CARTA DE PEDRO DAMIÁN A ENRIQUE IV DE ALEMANIA SOBRE EL SACERDOCIO Y LA REALEZA

 

 

 

Así como los dos poderes, el real y el sacerdotal, están en primer lugar unidos el uno al otro en Cristo por la verdad especial de un sacramento, así también están unidos el uno al otro en el pueblo cristiano por una especie de pacto. Cada uno necesita de los servicios del otro, el sacerdocio es defendido por la protección real, mientras que la realeza es sostenida por la santidad del oficio sacerdotal.

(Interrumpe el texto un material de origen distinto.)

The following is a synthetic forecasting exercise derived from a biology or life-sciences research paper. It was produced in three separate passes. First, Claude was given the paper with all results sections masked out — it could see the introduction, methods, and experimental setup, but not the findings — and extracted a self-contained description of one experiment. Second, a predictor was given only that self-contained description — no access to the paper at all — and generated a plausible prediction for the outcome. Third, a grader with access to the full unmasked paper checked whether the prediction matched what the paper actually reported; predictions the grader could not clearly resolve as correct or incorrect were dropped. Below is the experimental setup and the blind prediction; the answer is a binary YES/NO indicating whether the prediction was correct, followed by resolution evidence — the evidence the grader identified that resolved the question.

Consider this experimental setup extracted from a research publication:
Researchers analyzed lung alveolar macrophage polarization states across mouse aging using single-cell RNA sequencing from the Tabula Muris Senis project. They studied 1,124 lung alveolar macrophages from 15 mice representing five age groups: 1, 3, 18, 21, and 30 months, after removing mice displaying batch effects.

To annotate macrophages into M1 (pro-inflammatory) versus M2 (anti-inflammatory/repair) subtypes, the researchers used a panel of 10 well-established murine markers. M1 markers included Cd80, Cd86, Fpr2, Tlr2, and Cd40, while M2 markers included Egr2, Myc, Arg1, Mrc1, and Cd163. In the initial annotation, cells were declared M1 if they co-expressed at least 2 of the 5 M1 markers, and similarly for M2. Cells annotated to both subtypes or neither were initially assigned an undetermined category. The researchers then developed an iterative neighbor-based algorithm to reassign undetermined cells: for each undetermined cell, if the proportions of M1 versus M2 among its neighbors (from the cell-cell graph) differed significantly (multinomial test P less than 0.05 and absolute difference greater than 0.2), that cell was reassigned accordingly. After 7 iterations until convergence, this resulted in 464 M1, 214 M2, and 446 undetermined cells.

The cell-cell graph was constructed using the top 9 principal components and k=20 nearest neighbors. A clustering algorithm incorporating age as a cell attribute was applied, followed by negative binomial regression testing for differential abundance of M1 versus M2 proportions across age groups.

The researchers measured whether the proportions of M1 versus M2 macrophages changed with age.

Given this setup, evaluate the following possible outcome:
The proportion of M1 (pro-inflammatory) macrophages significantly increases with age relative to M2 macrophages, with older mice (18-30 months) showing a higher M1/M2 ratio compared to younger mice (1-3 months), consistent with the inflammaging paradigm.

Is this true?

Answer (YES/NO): NO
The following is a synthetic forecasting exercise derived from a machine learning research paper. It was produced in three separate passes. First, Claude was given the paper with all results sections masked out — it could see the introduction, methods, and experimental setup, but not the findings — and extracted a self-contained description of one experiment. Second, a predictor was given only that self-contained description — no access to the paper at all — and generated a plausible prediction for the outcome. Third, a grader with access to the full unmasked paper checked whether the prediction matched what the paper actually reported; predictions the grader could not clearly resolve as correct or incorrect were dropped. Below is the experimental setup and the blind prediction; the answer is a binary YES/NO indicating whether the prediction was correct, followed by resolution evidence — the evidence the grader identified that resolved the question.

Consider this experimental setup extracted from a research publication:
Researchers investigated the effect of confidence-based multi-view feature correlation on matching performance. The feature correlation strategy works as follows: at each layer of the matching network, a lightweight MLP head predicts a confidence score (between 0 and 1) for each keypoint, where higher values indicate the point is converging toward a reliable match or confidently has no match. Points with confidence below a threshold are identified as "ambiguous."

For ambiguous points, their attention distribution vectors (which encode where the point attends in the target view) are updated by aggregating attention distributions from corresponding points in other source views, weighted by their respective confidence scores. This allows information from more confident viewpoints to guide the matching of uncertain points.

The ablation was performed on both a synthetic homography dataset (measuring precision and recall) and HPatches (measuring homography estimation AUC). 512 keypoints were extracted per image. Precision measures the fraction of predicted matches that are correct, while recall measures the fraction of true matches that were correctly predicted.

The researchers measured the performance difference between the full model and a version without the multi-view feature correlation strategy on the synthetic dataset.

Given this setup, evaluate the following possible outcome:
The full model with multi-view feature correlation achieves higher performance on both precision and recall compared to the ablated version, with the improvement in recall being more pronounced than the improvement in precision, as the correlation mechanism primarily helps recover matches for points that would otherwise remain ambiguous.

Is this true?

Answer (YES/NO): YES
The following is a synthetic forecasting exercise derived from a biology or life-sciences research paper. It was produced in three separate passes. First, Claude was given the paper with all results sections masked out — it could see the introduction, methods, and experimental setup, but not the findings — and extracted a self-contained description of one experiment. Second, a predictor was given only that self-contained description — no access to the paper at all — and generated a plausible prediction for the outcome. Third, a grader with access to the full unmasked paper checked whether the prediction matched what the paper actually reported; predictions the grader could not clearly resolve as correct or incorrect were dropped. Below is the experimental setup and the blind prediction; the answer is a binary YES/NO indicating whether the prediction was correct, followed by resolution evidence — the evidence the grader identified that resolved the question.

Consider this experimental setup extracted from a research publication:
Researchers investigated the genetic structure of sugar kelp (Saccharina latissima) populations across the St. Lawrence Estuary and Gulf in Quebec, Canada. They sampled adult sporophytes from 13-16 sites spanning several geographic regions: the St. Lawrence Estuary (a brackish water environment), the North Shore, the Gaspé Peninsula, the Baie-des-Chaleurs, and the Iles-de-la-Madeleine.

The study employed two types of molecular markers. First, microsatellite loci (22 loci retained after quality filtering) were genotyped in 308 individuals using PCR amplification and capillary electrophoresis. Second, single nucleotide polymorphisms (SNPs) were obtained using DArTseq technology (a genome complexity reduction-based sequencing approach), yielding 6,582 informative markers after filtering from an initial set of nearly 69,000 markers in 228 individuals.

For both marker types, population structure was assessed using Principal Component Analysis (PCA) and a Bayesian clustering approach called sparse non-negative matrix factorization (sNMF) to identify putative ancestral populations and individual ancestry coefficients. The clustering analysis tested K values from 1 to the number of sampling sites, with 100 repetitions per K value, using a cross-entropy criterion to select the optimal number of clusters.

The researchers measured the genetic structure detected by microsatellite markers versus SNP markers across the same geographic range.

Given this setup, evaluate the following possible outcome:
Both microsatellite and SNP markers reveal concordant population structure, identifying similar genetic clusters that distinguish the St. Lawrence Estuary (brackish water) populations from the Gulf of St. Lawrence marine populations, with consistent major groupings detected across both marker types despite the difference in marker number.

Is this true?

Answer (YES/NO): NO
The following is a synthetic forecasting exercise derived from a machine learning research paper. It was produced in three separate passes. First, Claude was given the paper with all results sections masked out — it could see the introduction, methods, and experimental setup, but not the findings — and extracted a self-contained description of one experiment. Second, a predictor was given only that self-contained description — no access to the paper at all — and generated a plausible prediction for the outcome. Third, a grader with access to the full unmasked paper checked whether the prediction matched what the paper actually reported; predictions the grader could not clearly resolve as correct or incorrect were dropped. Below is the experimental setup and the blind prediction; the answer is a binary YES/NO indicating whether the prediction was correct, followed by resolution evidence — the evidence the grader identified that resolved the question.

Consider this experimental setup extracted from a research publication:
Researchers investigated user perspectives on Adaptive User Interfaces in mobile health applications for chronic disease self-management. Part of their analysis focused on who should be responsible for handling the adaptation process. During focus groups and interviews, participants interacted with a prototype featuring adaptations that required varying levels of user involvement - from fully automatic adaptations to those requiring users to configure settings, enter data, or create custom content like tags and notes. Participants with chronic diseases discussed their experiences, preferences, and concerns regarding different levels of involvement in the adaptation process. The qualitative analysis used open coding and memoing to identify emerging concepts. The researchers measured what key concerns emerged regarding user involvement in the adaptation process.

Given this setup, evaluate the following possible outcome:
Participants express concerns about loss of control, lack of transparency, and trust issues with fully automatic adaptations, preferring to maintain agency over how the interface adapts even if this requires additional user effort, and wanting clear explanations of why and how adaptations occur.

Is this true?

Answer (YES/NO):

El rey es ceñido con una espada para que vaya armado contra los enemigos de la Iglesia, el sacerdote ora en muchas vigilias para ganar el favor de Dios para el rey y para el pueblo. El príncipe debe conducir los asuntos terrenales con la lanza de la justicia; el segundo debe dar al sediento agua del manantial de la divina elocuencia. El primero ha sido establecido para forzar a los que hacen daño con el castigo de las sanciones legales; el segundo está ordenado a ésto: a atar a algunos con el celo del rigor canónico por medio de las llaves del reino que ha recibido, y para absolver a otros a través de la clemencia de la compasión de la Iglesia. Pero escucha a Pablo hablar sobre los reyes y definir el papel propio del oficial real. Después de otras cosas, dice: "Pues él es el ministro de Dios para ti en el bien; teme, si obras mal, pues no lleva la espada sin razón. Pues es ministro de Dios el que descarga su ira sobre el que hace mal".

 

...Un rey debe ser reverenciado siempre que obedezca al Creador. Por otra parte, cuando un rey resiste las órdenes divinas, es justo que sus súbditos le desprecien; pues, si uno se convence de que debe gobernar como rey, no por Dios, sino por su propio interés, entonces no batalla en el campo de la Iglesia el día de lucha, y está muy preocupado por sus propios intereses para venir en la ayuda de la Iglesia cuando ésta se encuentre en peligro. Puesto que el Señor dice por boca de Isaías: "Ven y acúsanos, ¿qué razón hay para que un hombre desdeñe ser acusado por otro hombre cuando todos están atados a la misma ley de la mortalidad?". Además, cuando la ley civil establece con todo cuidado que el individuo que tome venganza de los asesinos de sus padres no tiene derecho a la herencia, ¿no podré yo, incapaz de vengar el asesinato de mi madre la Iglesia, por lo menos urgir a los vengadores? Consideradme, por tanto, rey, pensad en mí como en uno que ha perdido la razón por el dolor causado por el asesinato de una madre, no como un opuesto insolentemente a la exigencia de la majestad real. Con todo, ojalá fuera yo declarado culpable de traición ante tu tribunal si solo tú, árbitro de la equidad, también castigaras a los adversarios de la sede apostólica. Que la espada del verdugo caiga sobre mi cuello si la Iglesia Romana, restaurada por ti, pudiera ascender a la eminencia de su propia dignidad. Además, si tú destruyes inmediatamente a Cadalo, como Constantino hizo con Arrio, y trabajas para devolver la paz a la Iglesia por la cual murió Cristo, Dios pronto hará que subas a las alturas del gobierno imperial y ganes de todos tus enemigos títulos de gloria. Pero sucederá lo contrario si eres falso y rehusas poner término al error que hace peligrar al mundo, cuando tú tienes el poder de hacerlo. Contengo mi espíritu y dejo a mis lectores adivinar las consecuencias.

 

 

En: Gallego Blanco, E., Relaciones entre la Iglesia y el Estado en la Edad Media, Biblioteca de Política y Sociología de Occidente, 1973, Madrid, pp. 115 y ss.